▶ _Exercise requirements_
Filter the entries below and copy every line that contains the string "item". Case counts.

###

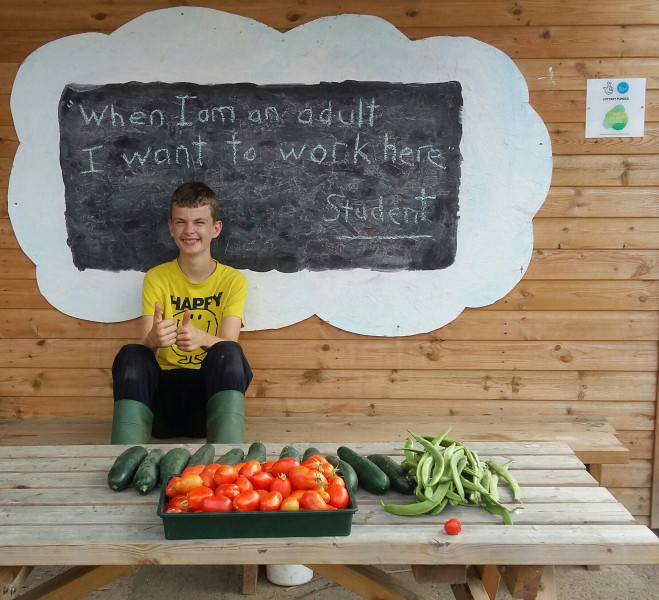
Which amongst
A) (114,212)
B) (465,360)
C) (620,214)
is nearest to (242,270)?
(114,212)

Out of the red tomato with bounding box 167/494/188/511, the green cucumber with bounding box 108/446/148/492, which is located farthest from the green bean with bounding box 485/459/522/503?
the green cucumber with bounding box 108/446/148/492

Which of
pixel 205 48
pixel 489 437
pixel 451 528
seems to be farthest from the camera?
pixel 205 48

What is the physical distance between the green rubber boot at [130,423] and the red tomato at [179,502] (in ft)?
3.35

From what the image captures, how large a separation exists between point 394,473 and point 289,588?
142cm

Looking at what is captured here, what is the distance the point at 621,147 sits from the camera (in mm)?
3793

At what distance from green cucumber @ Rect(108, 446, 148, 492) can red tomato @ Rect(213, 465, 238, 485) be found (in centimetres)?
41

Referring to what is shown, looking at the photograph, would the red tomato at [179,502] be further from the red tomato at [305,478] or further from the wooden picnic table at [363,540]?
the red tomato at [305,478]

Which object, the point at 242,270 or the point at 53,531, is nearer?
the point at 53,531

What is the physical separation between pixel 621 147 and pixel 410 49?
124 centimetres

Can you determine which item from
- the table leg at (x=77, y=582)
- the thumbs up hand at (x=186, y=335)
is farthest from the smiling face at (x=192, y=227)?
the table leg at (x=77, y=582)

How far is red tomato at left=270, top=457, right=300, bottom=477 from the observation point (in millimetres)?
2133

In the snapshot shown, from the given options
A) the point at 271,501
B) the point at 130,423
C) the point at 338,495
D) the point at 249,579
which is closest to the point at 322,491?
the point at 338,495

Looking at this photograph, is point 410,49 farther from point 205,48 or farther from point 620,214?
point 620,214

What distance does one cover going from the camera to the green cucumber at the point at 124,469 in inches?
91.0
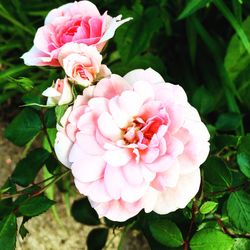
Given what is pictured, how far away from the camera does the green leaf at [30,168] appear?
0.78 meters

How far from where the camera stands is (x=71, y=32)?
620mm

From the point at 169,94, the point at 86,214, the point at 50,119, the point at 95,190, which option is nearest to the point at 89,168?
the point at 95,190

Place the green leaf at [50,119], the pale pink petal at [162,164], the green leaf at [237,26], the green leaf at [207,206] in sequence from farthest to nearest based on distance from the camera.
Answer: the green leaf at [237,26] → the green leaf at [50,119] → the green leaf at [207,206] → the pale pink petal at [162,164]

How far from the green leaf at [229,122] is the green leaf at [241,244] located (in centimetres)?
23

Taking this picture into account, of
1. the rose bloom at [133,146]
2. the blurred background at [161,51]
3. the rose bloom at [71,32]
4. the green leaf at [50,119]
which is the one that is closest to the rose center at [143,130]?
the rose bloom at [133,146]

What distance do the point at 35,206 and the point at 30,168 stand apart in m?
0.09

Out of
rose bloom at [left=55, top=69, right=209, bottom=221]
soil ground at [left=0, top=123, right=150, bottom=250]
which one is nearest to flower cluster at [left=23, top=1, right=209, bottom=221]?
rose bloom at [left=55, top=69, right=209, bottom=221]

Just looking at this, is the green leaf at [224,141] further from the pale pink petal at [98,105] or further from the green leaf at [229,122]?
the pale pink petal at [98,105]

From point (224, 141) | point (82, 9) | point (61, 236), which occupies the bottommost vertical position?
point (61, 236)

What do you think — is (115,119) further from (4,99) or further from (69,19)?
(4,99)

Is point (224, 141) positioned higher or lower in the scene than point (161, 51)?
higher

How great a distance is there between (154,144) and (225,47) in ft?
2.68

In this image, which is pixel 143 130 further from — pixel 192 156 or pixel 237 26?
pixel 237 26

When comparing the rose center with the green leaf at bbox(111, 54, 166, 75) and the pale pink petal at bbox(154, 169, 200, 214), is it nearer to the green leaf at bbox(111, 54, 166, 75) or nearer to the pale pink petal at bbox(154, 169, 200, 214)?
the pale pink petal at bbox(154, 169, 200, 214)
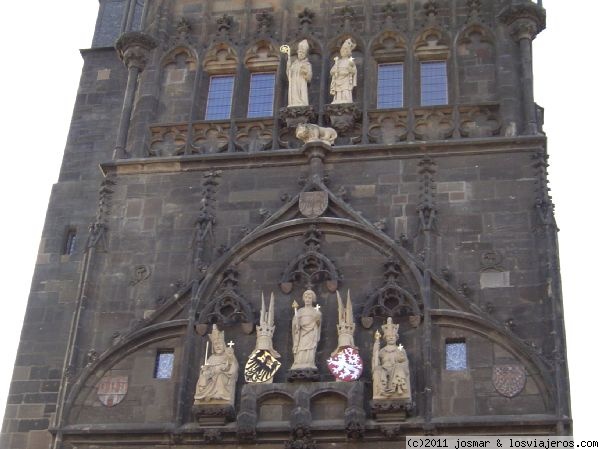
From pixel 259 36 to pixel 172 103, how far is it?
7.09 feet

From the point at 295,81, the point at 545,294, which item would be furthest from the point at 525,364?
the point at 295,81

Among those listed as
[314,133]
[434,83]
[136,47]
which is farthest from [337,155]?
[136,47]

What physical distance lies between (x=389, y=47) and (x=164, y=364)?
7604mm

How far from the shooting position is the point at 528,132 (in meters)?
20.3

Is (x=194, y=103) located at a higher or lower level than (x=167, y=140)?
higher

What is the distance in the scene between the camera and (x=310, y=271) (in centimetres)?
1928

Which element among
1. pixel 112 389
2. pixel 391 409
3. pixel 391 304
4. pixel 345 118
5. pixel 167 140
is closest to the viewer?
pixel 391 409

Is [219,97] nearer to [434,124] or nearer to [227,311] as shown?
[434,124]

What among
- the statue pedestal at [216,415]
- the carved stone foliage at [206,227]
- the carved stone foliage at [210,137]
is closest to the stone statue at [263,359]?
the statue pedestal at [216,415]

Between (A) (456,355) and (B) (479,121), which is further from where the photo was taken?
(B) (479,121)

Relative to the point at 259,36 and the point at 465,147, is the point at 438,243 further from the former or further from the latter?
the point at 259,36

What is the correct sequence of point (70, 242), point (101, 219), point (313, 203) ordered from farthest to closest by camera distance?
point (70, 242), point (101, 219), point (313, 203)

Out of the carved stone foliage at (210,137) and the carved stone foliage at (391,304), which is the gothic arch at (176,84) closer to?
the carved stone foliage at (210,137)

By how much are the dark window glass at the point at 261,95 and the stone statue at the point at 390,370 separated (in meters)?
5.64
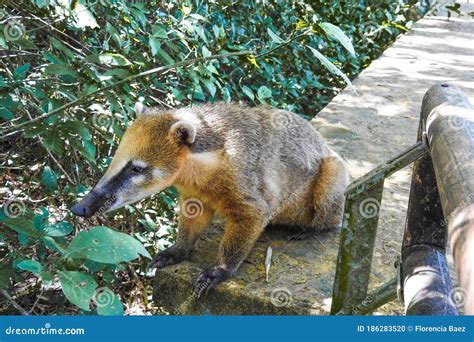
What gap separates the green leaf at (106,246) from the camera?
1.74m

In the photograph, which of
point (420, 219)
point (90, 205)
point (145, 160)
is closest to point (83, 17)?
point (145, 160)

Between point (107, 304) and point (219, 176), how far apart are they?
1.33 m

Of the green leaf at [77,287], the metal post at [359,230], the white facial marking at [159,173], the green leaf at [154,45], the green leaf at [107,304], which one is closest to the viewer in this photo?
the green leaf at [77,287]

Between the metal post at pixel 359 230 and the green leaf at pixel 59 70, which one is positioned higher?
the green leaf at pixel 59 70

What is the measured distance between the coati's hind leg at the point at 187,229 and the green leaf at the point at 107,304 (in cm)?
131

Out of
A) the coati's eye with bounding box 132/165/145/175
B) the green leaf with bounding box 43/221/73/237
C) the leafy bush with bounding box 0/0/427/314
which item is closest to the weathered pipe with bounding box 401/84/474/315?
the leafy bush with bounding box 0/0/427/314

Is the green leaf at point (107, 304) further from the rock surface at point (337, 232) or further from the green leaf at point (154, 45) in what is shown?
the green leaf at point (154, 45)

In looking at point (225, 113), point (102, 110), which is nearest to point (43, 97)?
point (102, 110)

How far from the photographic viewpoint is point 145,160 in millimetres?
3064

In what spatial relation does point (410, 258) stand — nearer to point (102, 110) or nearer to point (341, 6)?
point (102, 110)

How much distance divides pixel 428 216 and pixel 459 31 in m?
6.55

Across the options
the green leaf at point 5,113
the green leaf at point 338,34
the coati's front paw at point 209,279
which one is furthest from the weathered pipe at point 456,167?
the green leaf at point 5,113

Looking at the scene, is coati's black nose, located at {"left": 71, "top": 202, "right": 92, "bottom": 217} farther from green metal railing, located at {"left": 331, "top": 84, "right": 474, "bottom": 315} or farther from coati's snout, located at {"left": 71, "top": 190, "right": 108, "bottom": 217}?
green metal railing, located at {"left": 331, "top": 84, "right": 474, "bottom": 315}

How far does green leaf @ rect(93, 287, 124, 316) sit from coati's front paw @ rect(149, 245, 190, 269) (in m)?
1.27
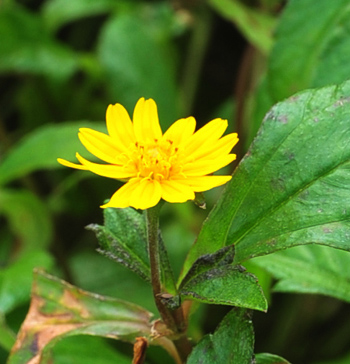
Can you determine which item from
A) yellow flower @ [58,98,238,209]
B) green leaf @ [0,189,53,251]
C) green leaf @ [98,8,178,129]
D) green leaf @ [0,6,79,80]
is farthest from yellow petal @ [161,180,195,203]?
green leaf @ [0,6,79,80]

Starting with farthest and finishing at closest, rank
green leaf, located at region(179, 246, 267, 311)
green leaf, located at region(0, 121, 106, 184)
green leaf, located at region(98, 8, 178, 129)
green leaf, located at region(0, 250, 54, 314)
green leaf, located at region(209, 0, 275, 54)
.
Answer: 1. green leaf, located at region(98, 8, 178, 129)
2. green leaf, located at region(209, 0, 275, 54)
3. green leaf, located at region(0, 121, 106, 184)
4. green leaf, located at region(0, 250, 54, 314)
5. green leaf, located at region(179, 246, 267, 311)

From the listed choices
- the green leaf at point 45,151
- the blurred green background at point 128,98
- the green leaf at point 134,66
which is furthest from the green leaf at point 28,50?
the green leaf at point 45,151

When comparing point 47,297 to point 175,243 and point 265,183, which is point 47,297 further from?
point 175,243

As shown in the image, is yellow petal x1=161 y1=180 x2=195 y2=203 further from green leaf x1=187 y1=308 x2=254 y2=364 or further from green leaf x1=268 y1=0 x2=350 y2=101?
green leaf x1=268 y1=0 x2=350 y2=101

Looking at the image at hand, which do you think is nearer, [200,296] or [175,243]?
[200,296]

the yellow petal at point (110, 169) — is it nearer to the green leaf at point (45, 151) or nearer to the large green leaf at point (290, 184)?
the large green leaf at point (290, 184)

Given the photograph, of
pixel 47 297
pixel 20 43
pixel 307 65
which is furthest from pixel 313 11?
pixel 20 43
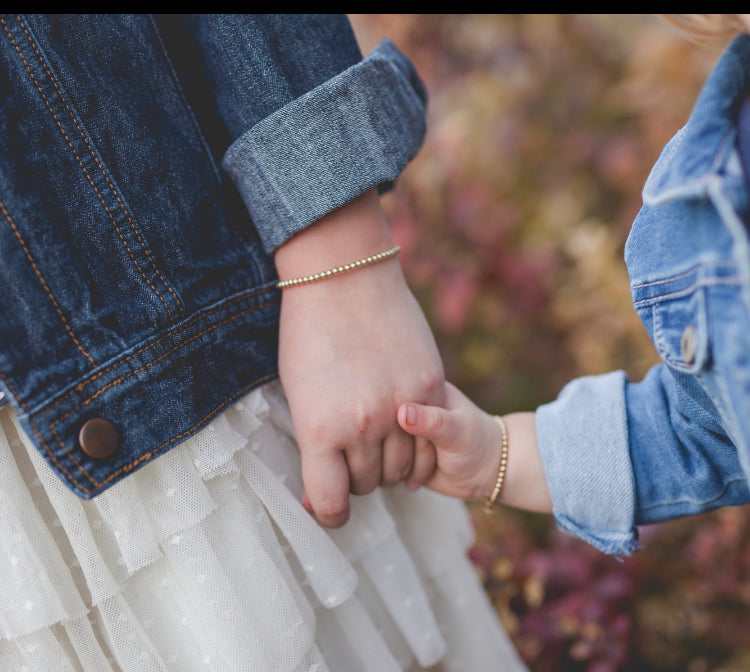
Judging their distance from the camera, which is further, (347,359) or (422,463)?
(422,463)

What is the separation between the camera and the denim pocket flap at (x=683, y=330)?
1.98 ft

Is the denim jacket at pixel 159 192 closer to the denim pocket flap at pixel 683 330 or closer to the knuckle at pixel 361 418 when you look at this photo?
the knuckle at pixel 361 418

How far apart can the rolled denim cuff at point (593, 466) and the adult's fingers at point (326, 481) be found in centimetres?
30

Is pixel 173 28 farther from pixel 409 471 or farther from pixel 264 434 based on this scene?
pixel 409 471

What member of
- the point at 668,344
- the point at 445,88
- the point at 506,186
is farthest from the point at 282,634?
the point at 445,88

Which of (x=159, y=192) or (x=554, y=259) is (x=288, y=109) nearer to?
(x=159, y=192)

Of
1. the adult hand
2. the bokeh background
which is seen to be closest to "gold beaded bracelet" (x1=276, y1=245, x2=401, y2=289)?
the adult hand

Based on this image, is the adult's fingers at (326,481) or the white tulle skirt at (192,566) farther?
the adult's fingers at (326,481)

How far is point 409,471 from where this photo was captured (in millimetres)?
917

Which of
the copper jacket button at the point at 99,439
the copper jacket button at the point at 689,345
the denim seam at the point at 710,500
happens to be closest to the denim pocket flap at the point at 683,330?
the copper jacket button at the point at 689,345

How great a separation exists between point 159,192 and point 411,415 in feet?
1.28

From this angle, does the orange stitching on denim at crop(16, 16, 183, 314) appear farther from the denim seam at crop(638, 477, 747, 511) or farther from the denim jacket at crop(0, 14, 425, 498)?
the denim seam at crop(638, 477, 747, 511)

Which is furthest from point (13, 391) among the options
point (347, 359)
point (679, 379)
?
point (679, 379)

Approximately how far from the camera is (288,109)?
2.60ft
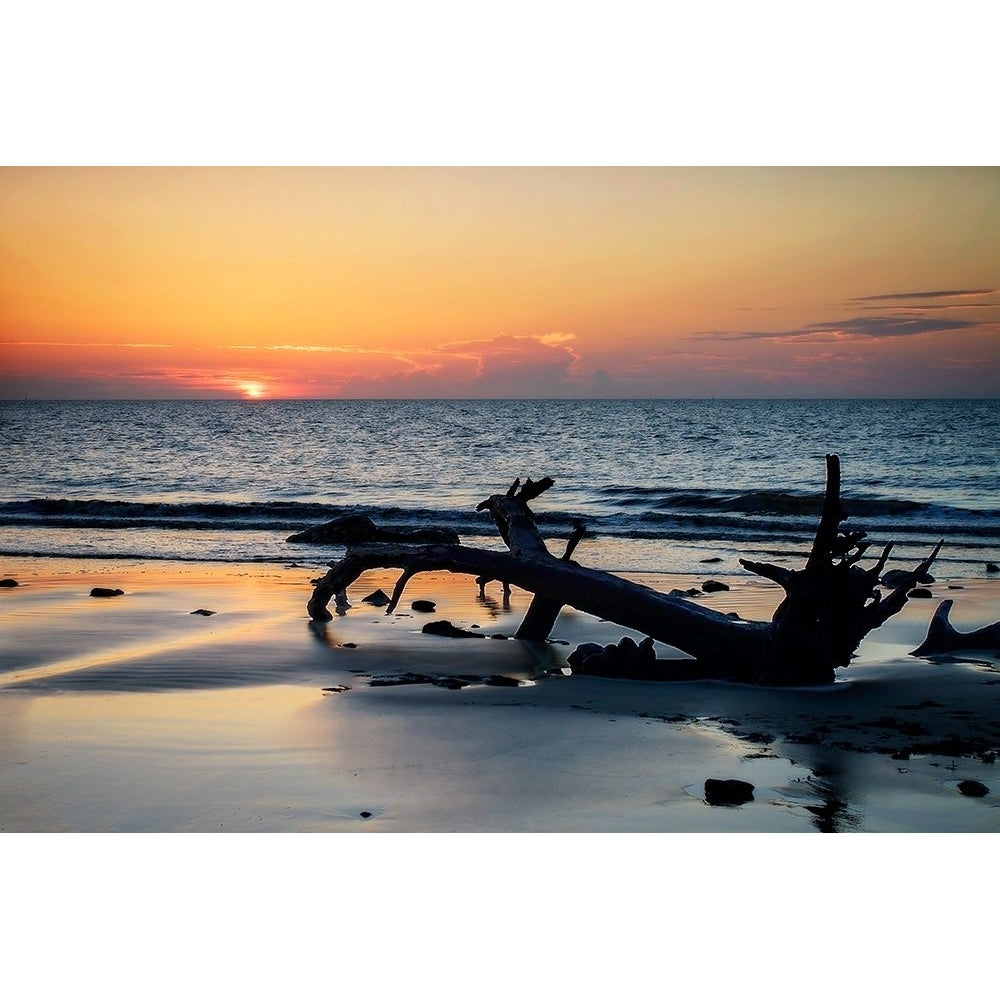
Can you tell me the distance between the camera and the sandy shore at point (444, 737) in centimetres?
449

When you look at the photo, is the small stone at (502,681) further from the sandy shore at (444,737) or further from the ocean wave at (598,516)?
the ocean wave at (598,516)

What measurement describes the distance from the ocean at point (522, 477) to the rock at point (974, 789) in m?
8.28

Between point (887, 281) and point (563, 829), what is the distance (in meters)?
7.79

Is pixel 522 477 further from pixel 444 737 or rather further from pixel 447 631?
pixel 444 737

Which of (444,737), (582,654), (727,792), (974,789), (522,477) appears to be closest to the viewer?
(727,792)

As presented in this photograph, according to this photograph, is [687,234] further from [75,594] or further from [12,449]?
[12,449]

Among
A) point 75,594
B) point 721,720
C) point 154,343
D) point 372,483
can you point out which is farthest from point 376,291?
point 372,483

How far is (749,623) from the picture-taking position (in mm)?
6938

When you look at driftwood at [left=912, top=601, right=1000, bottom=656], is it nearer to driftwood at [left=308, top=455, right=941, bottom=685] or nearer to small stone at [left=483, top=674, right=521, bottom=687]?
driftwood at [left=308, top=455, right=941, bottom=685]

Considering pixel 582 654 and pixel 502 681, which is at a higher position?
pixel 582 654

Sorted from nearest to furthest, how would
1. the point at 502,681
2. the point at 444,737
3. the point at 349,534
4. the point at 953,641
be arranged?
the point at 444,737 < the point at 502,681 < the point at 953,641 < the point at 349,534

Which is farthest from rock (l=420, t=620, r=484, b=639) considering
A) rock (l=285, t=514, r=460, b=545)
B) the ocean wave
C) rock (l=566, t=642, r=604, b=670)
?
the ocean wave

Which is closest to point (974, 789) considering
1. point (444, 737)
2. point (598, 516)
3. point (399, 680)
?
point (444, 737)

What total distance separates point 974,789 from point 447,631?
451cm
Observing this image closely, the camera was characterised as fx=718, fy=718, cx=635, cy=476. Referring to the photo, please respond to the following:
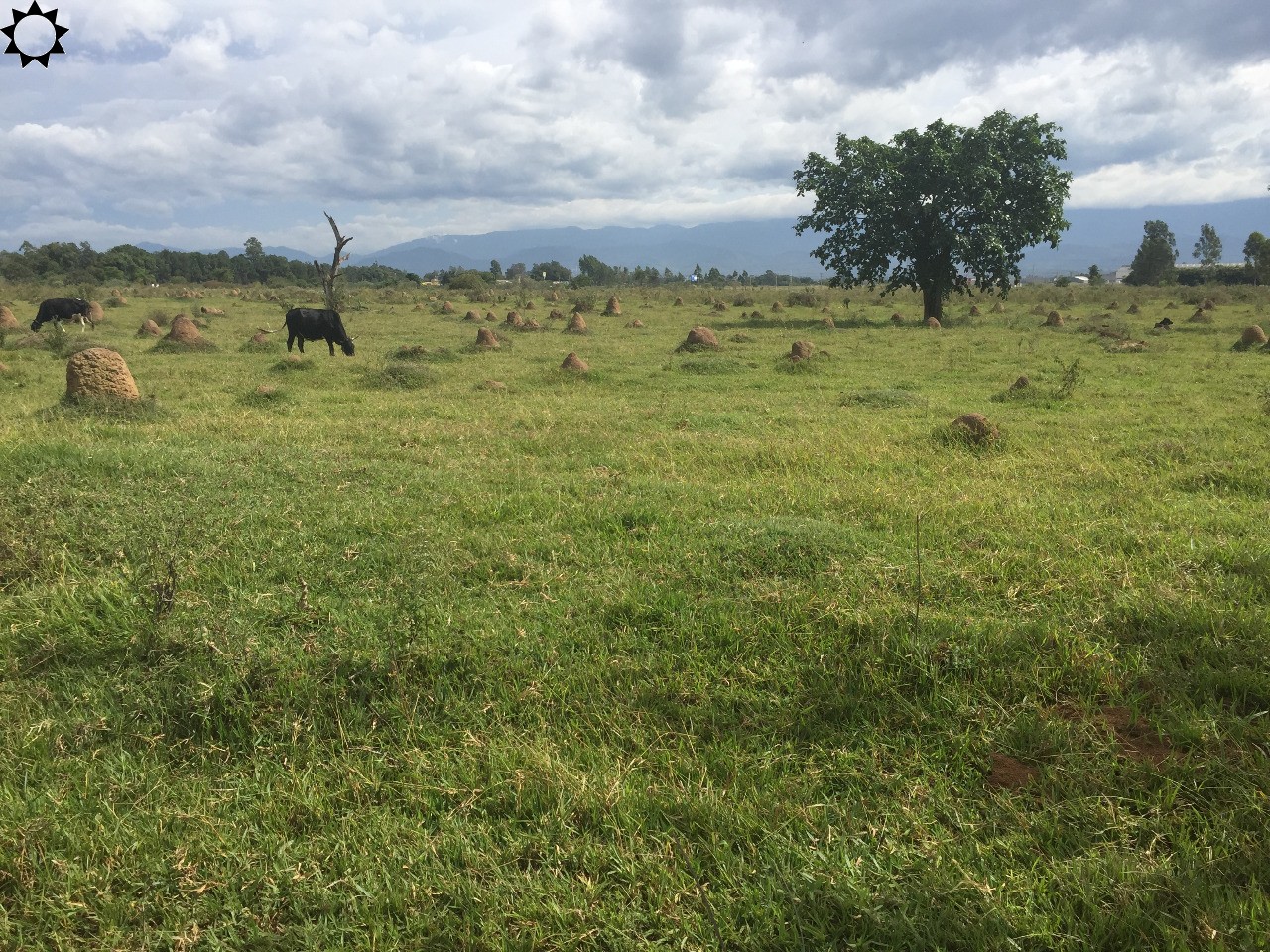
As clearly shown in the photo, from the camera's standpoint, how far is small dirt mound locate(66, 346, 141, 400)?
9.09 metres

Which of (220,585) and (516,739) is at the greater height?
(220,585)

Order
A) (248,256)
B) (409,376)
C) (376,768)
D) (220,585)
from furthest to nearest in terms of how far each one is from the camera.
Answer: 1. (248,256)
2. (409,376)
3. (220,585)
4. (376,768)

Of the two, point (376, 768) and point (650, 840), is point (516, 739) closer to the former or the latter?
point (376, 768)

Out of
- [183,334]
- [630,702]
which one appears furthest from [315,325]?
[630,702]

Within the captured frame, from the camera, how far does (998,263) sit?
84.2ft

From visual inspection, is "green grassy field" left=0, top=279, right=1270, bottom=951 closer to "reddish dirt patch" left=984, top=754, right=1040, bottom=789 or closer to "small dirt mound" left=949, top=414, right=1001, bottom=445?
"reddish dirt patch" left=984, top=754, right=1040, bottom=789

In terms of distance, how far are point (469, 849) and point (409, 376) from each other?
36.4 feet

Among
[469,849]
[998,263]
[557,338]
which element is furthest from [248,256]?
[469,849]

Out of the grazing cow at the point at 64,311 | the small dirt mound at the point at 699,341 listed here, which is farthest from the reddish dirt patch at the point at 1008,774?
the grazing cow at the point at 64,311

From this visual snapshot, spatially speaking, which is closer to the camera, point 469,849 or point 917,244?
point 469,849

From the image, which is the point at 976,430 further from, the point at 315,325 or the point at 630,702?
the point at 315,325

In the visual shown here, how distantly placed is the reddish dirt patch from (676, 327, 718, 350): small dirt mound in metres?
15.8

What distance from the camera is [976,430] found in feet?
25.8

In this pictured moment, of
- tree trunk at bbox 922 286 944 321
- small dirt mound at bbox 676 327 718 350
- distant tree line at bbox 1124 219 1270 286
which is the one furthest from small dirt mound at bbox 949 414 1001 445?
distant tree line at bbox 1124 219 1270 286
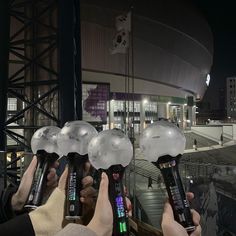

###

▶ _Solution to the exercise_
Can you determine which item from
From the point at 295,81, the point at 545,294, which item would be furthest from the point at 525,364?
which item is closest to the weathered pipe with bounding box 401/84/474/315?
Can you determine which item from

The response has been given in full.